● TEXTE FOURNI:
Dans les annales de la ségrégation raciale canadienne, Viola Desmond est une figure emblématique d’un temps où la vie des Noirs était un perpétuel combat. Bien avant qu’une certaine Rosa Parks allait marquer le temps en refusant de céder son siège à un Blanc dans un bus, Viola Desmond refusa de quitter, dans un cinéma, une section réservée seulement aux Blancs.
Cet incident qui eut lieu en 1946 au Roseland Theatre à New Glasgow en Nouvelle-Écosse, souligne bien la force de caractère de Viola Desmond, 32 ans alors, mais surtout les entraves quotidiennes que devaient subir les Noirs, dans l’histoire assez récente du Canada. Ici, moins de cent ans.
Viola Desmond (née Davis) est née le 6 juillet 1914 d’une fratrie de quinze enfants, elle a grandi dans une famille de la classe moyenne, mixte d’Halifax. La mère de Viola Desmond, Gwendolin Irene Davis, était la fille d’un pasteur baptiste » blanc aux 7/8 » qui arriva à Halifax en provenance du Connecticut tandis que sa mère, Susan Smith fut 100% blanche. Le père de Viola était James Albert Davis, un homme noir. L’union des parents de Viola en 1908 était considérée comme un mariage interracial.

● Enregistrements de questions portant sur des scènes:
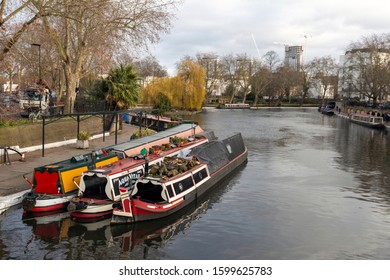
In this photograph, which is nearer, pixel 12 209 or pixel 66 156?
pixel 12 209

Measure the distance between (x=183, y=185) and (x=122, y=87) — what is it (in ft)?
82.3

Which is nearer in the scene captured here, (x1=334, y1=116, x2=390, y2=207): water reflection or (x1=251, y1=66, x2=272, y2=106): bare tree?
(x1=334, y1=116, x2=390, y2=207): water reflection

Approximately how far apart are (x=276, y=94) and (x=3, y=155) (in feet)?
428

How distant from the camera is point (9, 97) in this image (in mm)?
32062

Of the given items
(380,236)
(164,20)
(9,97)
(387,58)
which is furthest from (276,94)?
(380,236)

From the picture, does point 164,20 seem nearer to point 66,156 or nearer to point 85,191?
point 66,156

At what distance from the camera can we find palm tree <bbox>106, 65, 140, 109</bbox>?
141ft

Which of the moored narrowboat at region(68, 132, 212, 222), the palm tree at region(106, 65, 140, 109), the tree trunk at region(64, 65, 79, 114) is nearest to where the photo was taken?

● CONSIGNE A:
Restituez l'ensemble des enregistrements sous forme de liste JSON de chaînes, à raison d'une chaîne par ligne, en omettant les lignes vides ainsi que les images.
● CONSIGNE B:
Poursuivez le texte sur Viola Desmond à la suite de sa dernière phrase.
Ces enregistrements n'ont aucun lien avec le texte.

● RÉPONSE A:
[
  "In this photograph, which is nearer, pixel 12 209 or pixel 66 156?",
  "pixel 12 209",
  "Measure the distance between (x=183, y=185) and (x=122, y=87) — what is it (in ft)?",
  "82.3",
  "Which is nearer in the scene captured here, (x1=334, y1=116, x2=390, y2=207): water reflection or (x1=251, y1=66, x2=272, y2=106): bare tree?",
  "(x1=334, y1=116, x2=390, y2=207): water reflection",
  "Approximately how far apart are (x=276, y=94) and (x=3, y=155) (in feet)?",
  "428",
  "How distant from the camera is point (9, 97) in this image (in mm)?",
  "32062",
  "Of the given items",
  "(380,236)",
  "(164,20)",
  "(9,97)",
  "(387,58)",
  "which is furthest from (276,94)?",
  "(380,236)",
  "From the picture, does point 164,20 seem nearer to point 66,156 or nearer to point 85,191?",
  "point 66,156",
  "At what distance from the camera can we find palm tree <bbox>106, 65, 140, 109</bbox>?",
  "141ft",
  "Which of the moored narrowboat at region(68, 132, 212, 222), the palm tree at region(106, 65, 140, 109), the tree trunk at region(64, 65, 79, 114) is nearest to where the photo was taken?"
]

● RÉPONSE B:
Viola Desmond, malgré sa pâleur de peau, fréquenta les écoles ségréguées pour Noirs de la Nouvelle-Écosse, un acquis du temps de l’esclavage qui court encore aujourd’hui atteste que si vous avez quelque part d’un ancêtre Noir, vous êtes Noirs, même si vous êtes aussi luisant qu’une luciole. Le jeune soeur de Viola se souviendra d’entendre à l’école: « On peut penser que tu es blanche lorsque l’on voit ta mère à la journée des Parents, tant que l’on ne voit pas ton père… »
En grandissant, Viola fait le constat que les services de beauté, pour la peau et capillaires, sont déficients pour sa communauté noire alors que ces femmes d’ébènes désiraient vivement vanter aussi bien leurs attraits que toutes les autres femmes qui jouissaient, elles, d’une panoplie de produits. Cette étincelle qui germa en Viola, fut une occasion pour la jeune femme de bâtir une entreprise et ainsi échapper aux gagne-pains traditionnels qu’occupaient la majorité des Noirs de l’époque. Des emplois durs, peu valorisants, des services domestiques qui flirtent avec la servitude comme femme de ménage, servante, cuisinière.
Les origines noires de Viola l’empêchaient d’avoir une formation d’esthéticienne adéquate à Halifax, elle dut donc prendre la route et apprendre son futur métier ailleurs avec l’appui de son mari Jack Desmond. Son modèle d’affaire, elle l’apprendra principalement dans les écoles de Madame C.J. Walker, la première femme noire millionnaire aux États-Unis. Viola comprit très vite l’ampleur du marché sinon son importance.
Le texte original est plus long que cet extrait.